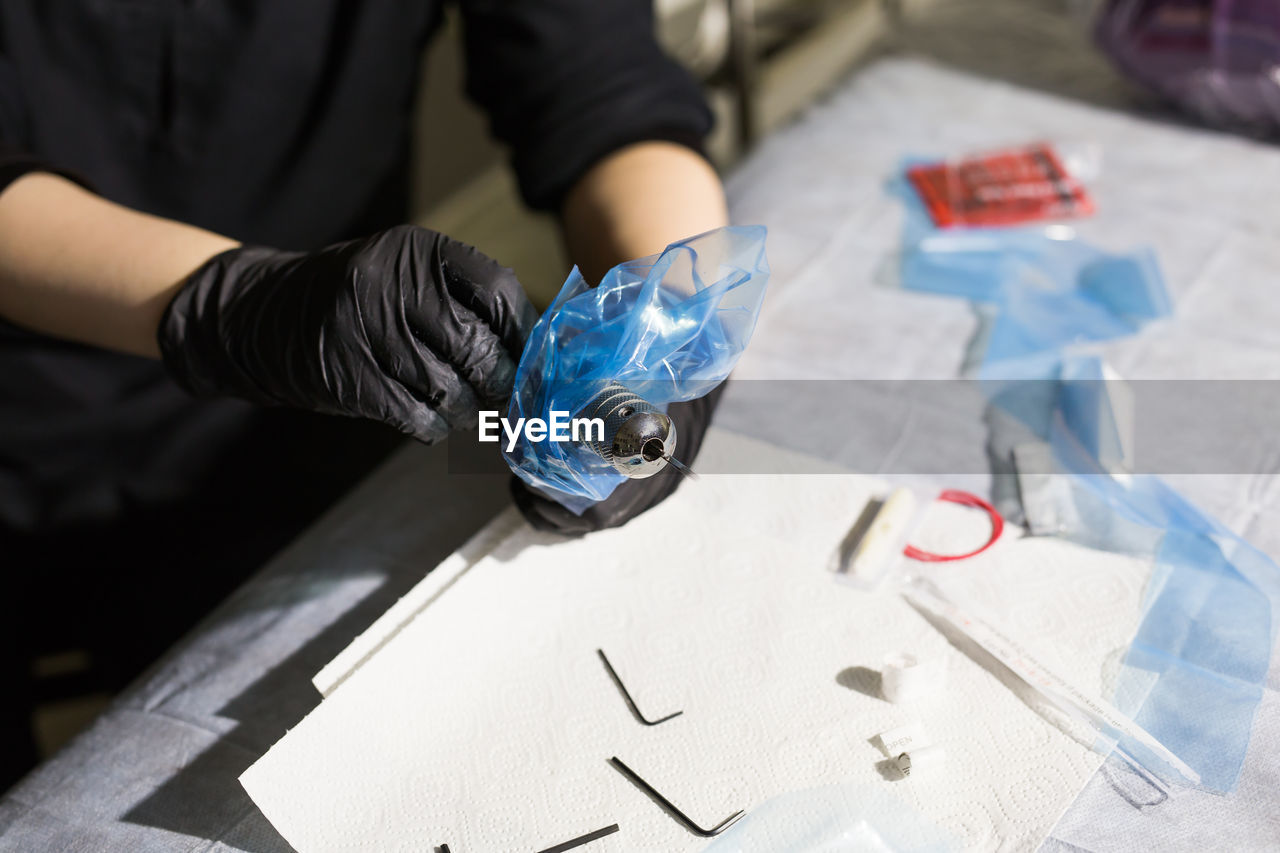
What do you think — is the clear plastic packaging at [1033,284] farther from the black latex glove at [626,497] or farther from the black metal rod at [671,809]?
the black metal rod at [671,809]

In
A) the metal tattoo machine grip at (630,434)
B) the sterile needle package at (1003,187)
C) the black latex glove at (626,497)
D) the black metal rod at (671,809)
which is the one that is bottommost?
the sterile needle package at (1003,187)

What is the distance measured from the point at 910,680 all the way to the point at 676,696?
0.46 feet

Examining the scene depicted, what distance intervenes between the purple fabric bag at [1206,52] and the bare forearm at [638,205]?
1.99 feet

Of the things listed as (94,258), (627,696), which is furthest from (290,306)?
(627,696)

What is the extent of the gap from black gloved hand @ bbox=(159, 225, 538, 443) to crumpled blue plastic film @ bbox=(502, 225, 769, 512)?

********

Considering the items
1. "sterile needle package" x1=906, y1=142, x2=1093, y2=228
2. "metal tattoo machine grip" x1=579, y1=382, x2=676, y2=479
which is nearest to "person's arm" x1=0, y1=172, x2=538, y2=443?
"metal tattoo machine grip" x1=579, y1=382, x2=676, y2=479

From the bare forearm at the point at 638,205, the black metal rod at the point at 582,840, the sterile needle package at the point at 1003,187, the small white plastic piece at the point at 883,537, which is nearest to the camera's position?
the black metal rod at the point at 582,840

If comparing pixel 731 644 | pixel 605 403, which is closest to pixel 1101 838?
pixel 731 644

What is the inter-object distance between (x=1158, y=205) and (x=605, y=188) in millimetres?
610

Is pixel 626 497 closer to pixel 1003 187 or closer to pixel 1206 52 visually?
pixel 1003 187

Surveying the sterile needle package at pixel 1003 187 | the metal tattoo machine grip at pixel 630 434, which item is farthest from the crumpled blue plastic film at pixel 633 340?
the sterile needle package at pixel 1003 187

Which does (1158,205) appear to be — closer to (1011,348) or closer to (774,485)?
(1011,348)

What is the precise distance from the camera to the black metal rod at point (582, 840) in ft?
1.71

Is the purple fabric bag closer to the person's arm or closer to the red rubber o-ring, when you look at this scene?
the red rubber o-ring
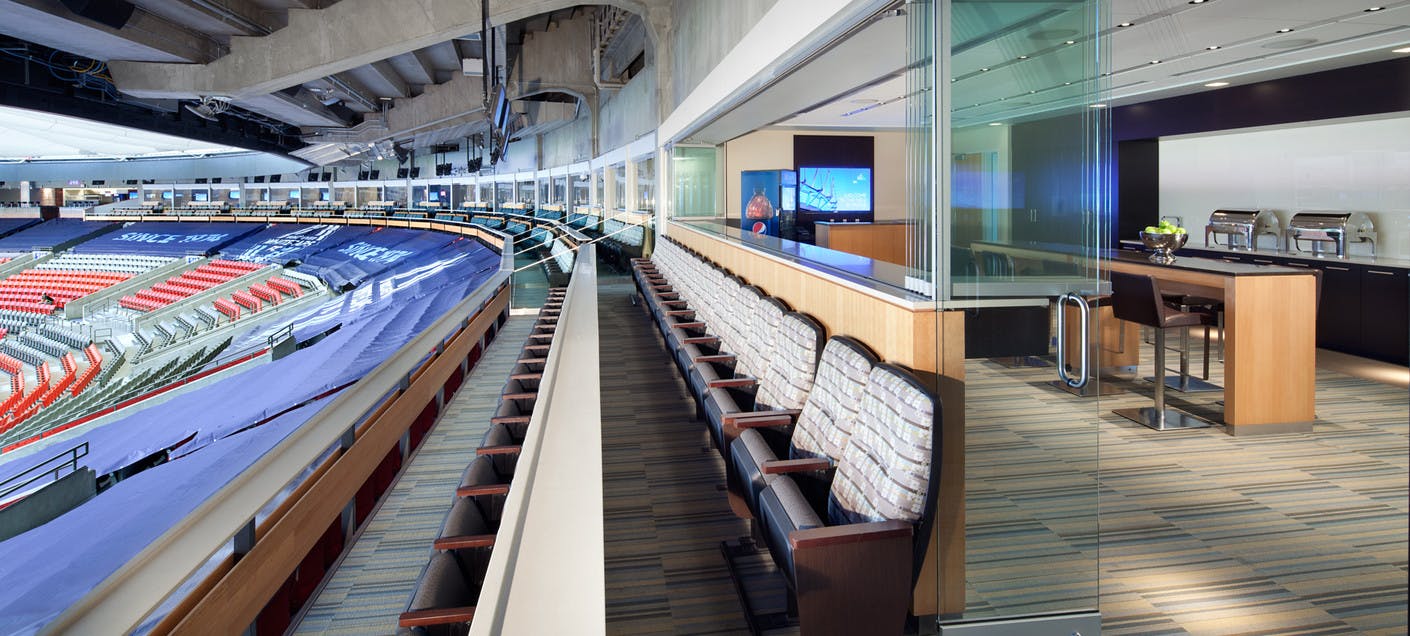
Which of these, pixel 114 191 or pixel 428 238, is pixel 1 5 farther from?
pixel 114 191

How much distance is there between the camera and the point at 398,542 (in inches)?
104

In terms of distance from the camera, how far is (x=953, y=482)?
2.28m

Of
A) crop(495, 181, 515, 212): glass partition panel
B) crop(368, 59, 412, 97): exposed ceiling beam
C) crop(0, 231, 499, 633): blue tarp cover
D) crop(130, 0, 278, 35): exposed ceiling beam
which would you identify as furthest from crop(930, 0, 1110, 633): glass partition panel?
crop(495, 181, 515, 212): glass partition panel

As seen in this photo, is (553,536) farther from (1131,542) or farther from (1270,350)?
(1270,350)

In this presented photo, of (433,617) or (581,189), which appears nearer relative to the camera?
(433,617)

********

Copy out word for word the stretch of the records above from the line containing "What is the distance" through the line containing "What is the extent", and nothing more.

COMPLETED TASK:
What is the distance measured from the point at 910,680 all the way to the point at 676,696?
0.46 feet

Examining the scene depicted, what distance intervenes between the purple fabric bag at [1206,52] and the bare forearm at [638,205]?
1.99 feet

Of the things listed as (94,258), (627,696), which is furthest from (290,306)?
(627,696)

What is the extent of the gap from black gloved hand @ bbox=(159, 225, 538, 443) to crumpled blue plastic film @ bbox=(502, 225, 769, 512)?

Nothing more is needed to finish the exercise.